また、ハンダがはじかれて玉状になると、ビットとハンダの接触面積が小さくなり伝熱量が低下するため、ハンダが溶けにくくなります。
●酸化被膜の除去方法
酸化被膜を除去するためには、「K-142 ラバー砥石」でビットを研磨するのがおすすめです。
「K-142 ラバー砥石」は、母材に優しく、きれいにムラなく研磨できます。
※注意点
・K-142 ラバー砥石が溶けたり、火傷する恐れがあるため、研磨前に電源を切ってビットを冷ましてからご使用ください。
・強く研磨するとビットのメッキが余分に削れてしまい、製品寿命が短くなるため優しく研磨するようにしてください。
・酸化被膜を除去したら必ずビットにハンダを盛り、ビットが空気に触れないようにしましょう。
●ビット(コテ先)の寿命を延ばすには?
・作業中にハンダゴテをコテ台に置くときは、ビットをハンダで覆い、なるべく空気に触れる時間を短くする。
・作業を長時間中断するときは、電源を切るか、HS-51温調式ハンダゴテであればスリーブ機能(※)を用いて、酸化の進行を遅らせる。
・作業終了後も、スポンジでビットをきれいに拭き取り、ハンダで覆ってから収納する。
(※)スリーブ機能...予め設定した時間内に作業が行われなかったとき、設定温度を自動的に低くすることで、ビットの酸化を軽減する機能のこと。
●その他ハンダ付けがうまくいかない場合
・ハンダゴテの温度が十分に上がる
・ビットが酸化していない
上記に当てはまるのに、ハンダ付けがうまくいかない場合は、以下の方法をご検討ください。
1.フラックスを使用する
フラックスには「母材の金属表面(基板の銅箔部分など)の酸化被膜を除去する機能」と「ハンダの広がりを良くする作用」があるため、
フラックスを塗布することで、ハンダ付け作業が格段にやりやすくなる場合があります。
金属表面(基板の銅箔部分など)に酸化被膜があると、ハンダが直接接触できずにはじかれてしまいますが、
フラックスを塗布すると金属表面の酸化被膜を除去できるため、金属表面とハンダが結合できるようになります。
また、フラックスにはハンダの表面張力を抑制し、ハンダの広がりを良くする作用があるため、非常に作業性が良くなります。

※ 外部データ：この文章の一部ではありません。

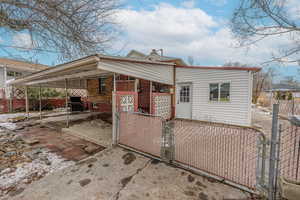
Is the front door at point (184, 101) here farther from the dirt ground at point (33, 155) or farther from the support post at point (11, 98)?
the support post at point (11, 98)

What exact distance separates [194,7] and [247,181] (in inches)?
187

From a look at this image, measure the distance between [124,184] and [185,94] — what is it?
6.09m

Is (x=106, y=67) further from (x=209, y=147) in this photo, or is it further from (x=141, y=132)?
(x=209, y=147)

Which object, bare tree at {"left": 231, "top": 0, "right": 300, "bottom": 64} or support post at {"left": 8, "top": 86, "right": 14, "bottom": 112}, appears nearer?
bare tree at {"left": 231, "top": 0, "right": 300, "bottom": 64}

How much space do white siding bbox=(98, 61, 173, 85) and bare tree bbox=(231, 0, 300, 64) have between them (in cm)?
304

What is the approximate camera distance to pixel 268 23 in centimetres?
383

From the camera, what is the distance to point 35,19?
280 centimetres

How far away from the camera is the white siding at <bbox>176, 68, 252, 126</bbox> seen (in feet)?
19.2

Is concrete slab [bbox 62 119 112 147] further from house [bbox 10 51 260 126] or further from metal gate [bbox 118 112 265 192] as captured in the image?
metal gate [bbox 118 112 265 192]

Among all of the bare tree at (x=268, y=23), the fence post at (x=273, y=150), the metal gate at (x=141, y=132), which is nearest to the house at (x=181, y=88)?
the metal gate at (x=141, y=132)

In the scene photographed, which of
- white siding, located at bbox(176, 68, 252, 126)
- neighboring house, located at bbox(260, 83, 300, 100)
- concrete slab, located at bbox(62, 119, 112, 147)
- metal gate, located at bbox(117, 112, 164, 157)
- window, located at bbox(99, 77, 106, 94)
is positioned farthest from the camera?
neighboring house, located at bbox(260, 83, 300, 100)

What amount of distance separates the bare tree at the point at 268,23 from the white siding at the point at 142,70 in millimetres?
3043

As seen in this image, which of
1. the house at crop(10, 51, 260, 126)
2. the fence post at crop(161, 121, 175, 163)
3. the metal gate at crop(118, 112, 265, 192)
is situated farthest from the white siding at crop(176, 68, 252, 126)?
the fence post at crop(161, 121, 175, 163)

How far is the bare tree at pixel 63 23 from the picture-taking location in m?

別途塗布するタイプのフラックス(H-722フラックス)
2.ビットの種類を変える
ハンダ付けでは、いかに効率よく熱を伝えられるかが作業性を左右します。
先端が細いビットは細かい部品のハンダ付けには最適ですが、大きな母材に対しては接触面積が小さくなるため、効率よく熱を伝えることができません。
そのため、母材に対して接触面積が大きいビットを選択することで、効率よく熱を伝えることができます。
※母材に対してビットが大きすぎると、必要以上に熱を与えてしまい部品にダメージを与えることがありますので注意してください。